> **Set task**: Reproduce the items below word for word, from the line with "Of the two items" to the line with "2.57 metres", including both of those lines.

> **Records shown**:
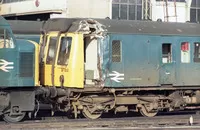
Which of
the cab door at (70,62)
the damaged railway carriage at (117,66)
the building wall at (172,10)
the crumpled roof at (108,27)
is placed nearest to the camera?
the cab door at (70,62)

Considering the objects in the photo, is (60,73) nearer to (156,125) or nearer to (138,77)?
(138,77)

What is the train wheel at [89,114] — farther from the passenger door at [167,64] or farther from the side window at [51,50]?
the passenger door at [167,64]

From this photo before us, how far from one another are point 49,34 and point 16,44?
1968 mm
==
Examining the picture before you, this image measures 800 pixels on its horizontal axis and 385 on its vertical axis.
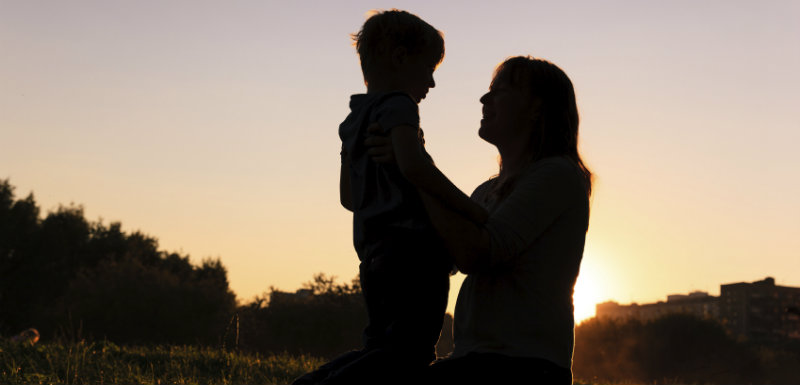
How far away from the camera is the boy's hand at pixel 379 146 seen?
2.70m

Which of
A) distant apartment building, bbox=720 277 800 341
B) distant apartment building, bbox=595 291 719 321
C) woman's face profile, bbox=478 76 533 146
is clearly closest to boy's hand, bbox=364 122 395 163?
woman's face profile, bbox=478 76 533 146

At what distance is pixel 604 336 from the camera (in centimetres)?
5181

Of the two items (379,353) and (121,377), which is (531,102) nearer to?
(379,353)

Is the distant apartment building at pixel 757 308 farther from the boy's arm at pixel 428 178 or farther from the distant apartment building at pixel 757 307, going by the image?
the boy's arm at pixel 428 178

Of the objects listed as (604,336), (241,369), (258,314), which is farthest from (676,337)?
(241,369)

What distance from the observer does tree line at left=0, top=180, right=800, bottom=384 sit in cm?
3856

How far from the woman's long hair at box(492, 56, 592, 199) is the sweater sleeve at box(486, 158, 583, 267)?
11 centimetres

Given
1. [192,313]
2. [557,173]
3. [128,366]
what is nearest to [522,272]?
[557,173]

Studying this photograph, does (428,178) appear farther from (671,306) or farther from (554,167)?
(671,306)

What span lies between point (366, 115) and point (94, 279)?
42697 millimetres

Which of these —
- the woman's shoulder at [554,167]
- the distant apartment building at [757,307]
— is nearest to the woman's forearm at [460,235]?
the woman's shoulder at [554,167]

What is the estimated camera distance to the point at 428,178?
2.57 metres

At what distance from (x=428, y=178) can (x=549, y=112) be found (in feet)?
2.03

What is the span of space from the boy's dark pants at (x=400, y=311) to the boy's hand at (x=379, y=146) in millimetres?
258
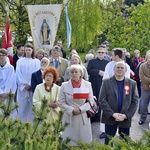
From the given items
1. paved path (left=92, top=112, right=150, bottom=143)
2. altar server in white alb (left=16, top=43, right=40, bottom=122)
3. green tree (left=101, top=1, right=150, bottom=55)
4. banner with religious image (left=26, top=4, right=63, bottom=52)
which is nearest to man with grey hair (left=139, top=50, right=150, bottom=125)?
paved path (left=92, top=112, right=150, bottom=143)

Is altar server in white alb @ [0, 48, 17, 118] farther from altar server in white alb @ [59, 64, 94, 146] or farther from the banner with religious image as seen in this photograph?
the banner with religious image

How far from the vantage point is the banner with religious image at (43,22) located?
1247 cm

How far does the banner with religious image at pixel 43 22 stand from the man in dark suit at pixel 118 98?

> **Result for this exercise**:
Of the two items (379,353) and (121,377), which is (531,102) nearer to?
(379,353)

Is the distant apartment building at pixel 757 308 farther from the boy's arm at pixel 428 178 or farther from the distant apartment building at pixel 757 307, going by the image?
the boy's arm at pixel 428 178

Of the objects listed as (604,336), (241,369), (258,314), which is farthest from (676,337)?
(241,369)

What distance from the observer does tree line at left=0, top=180, right=800, bottom=384 sit in cm?
3856

How far from the woman's long hair at box(492, 56, 592, 199) is the sweater sleeve at box(486, 158, 583, 267)?
11 centimetres

Given
1. [192,313]
2. [557,173]
3. [128,366]
what is nearest to [522,272]?
[557,173]

Studying this photograph, does (428,178) appear farther from (671,306) or farther from (554,167)?
(671,306)

What span lies between point (366, 115) and point (94, 279)?
42697 millimetres

Which of these —
- the woman's shoulder at [554,167]
- the distant apartment building at [757,307]
— is nearest to the woman's forearm at [460,235]?
the woman's shoulder at [554,167]

What is the estimated camera distance to the point at 428,178?
2.57 metres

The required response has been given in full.